▶ _ENTRIES SUPPLIED_
+===+

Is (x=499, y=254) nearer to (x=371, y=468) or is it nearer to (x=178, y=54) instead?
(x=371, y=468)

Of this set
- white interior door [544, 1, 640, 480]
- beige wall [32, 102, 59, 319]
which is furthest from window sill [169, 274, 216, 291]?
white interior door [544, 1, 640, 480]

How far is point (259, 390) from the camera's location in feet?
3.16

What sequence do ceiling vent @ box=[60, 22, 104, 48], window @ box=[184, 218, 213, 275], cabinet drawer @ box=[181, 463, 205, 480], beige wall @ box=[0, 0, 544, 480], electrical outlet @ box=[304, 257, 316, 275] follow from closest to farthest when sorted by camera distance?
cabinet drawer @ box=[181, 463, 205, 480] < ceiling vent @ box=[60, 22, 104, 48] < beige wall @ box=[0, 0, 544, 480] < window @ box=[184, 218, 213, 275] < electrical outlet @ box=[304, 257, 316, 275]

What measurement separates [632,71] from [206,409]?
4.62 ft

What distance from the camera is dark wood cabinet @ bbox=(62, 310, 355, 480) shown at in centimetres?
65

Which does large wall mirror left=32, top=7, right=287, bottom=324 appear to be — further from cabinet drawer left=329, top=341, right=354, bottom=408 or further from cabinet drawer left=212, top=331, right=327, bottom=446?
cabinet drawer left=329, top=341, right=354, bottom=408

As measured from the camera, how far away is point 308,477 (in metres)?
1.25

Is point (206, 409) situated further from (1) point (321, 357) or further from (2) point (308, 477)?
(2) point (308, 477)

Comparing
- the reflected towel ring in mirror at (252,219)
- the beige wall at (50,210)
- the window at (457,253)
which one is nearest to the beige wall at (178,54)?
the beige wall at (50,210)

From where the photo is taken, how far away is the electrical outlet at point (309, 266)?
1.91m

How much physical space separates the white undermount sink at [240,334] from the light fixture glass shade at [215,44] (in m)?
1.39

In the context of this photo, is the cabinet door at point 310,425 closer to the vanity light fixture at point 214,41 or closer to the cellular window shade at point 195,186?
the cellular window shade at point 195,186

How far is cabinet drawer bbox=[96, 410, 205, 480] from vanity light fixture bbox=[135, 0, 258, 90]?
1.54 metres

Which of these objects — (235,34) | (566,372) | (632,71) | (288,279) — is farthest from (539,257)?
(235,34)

+===+

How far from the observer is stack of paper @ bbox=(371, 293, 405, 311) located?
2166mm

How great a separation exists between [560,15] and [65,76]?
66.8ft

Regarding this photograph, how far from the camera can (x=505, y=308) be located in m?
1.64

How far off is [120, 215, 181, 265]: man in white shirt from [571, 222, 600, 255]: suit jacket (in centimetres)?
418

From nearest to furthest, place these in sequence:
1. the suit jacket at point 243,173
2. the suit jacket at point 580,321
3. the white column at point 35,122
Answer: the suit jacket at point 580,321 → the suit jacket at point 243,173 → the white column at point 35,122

+===+

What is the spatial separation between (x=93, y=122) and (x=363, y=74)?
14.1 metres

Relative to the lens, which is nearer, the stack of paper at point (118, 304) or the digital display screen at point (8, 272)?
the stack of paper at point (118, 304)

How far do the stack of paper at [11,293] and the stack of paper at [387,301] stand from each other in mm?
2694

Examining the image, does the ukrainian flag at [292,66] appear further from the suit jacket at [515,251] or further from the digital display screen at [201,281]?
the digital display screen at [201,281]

+===+

▶ _PROBLEM REQUIREMENTS_
Please rewrite the listing from the line that has "How great a" through the line that has "Answer: the suit", swapping "separation" for "distance" and keeping everything else the same.

▶ _SOLUTION TO THE EXERCISE_
How great a distance exists between [560,15] and [65,76]?
66.8ft

Regarding this photograph, how far from the camera can (x=505, y=308) be located in m?
1.64

How far off is [120, 215, 181, 265]: man in white shirt from [571, 222, 600, 255]: suit jacket (in centimetres)?
418

From nearest to furthest, place these in sequence:
1. the suit jacket at point 243,173
2. the suit jacket at point 580,321
3. the white column at point 35,122
Answer: the suit jacket at point 580,321 → the suit jacket at point 243,173 → the white column at point 35,122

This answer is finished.